◆ Problem to solve
Look through the records below and collect all lines that hold the string "level".

::: Information provided :::

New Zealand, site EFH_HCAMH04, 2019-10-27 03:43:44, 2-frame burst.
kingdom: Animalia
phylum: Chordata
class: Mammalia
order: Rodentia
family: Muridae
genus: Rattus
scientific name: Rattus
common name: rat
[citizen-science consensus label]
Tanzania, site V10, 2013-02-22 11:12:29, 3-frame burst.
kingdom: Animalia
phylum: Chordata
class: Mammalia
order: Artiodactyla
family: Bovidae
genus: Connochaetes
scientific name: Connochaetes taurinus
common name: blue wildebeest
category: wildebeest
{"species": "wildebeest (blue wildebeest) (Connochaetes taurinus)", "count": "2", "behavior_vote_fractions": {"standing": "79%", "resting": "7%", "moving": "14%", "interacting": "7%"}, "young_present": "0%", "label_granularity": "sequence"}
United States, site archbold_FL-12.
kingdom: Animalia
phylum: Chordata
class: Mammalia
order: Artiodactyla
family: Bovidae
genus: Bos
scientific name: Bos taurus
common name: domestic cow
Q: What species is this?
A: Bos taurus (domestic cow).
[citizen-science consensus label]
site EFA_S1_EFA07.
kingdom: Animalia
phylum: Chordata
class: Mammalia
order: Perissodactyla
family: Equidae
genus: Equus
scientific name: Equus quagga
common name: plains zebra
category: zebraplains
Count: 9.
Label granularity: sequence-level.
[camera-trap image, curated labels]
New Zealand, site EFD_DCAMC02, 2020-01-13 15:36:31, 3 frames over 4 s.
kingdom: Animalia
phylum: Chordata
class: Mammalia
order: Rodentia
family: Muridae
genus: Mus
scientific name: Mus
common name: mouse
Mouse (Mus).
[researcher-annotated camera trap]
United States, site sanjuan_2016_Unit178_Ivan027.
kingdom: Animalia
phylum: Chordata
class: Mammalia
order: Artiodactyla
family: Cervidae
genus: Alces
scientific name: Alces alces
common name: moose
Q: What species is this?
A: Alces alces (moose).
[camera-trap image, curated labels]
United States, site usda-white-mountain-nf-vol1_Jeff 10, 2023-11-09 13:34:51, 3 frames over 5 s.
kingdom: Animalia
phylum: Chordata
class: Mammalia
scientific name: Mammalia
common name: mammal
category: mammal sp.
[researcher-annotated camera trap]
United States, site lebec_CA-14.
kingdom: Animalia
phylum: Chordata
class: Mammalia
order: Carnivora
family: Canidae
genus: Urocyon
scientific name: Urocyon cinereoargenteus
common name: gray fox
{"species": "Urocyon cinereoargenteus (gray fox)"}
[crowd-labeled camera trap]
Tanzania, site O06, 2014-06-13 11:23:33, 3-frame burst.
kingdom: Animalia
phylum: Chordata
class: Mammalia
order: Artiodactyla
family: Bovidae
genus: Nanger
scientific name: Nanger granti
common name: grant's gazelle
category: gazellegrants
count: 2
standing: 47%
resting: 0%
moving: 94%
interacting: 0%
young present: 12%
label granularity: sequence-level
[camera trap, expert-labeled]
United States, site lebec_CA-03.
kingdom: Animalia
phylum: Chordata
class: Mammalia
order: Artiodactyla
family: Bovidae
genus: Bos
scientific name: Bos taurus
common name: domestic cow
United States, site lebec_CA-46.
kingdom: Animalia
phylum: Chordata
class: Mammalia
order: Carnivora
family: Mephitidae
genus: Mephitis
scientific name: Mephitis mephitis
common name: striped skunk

:::

◆ The answer
Label granularity: sequence-level.
label granularity: sequence-level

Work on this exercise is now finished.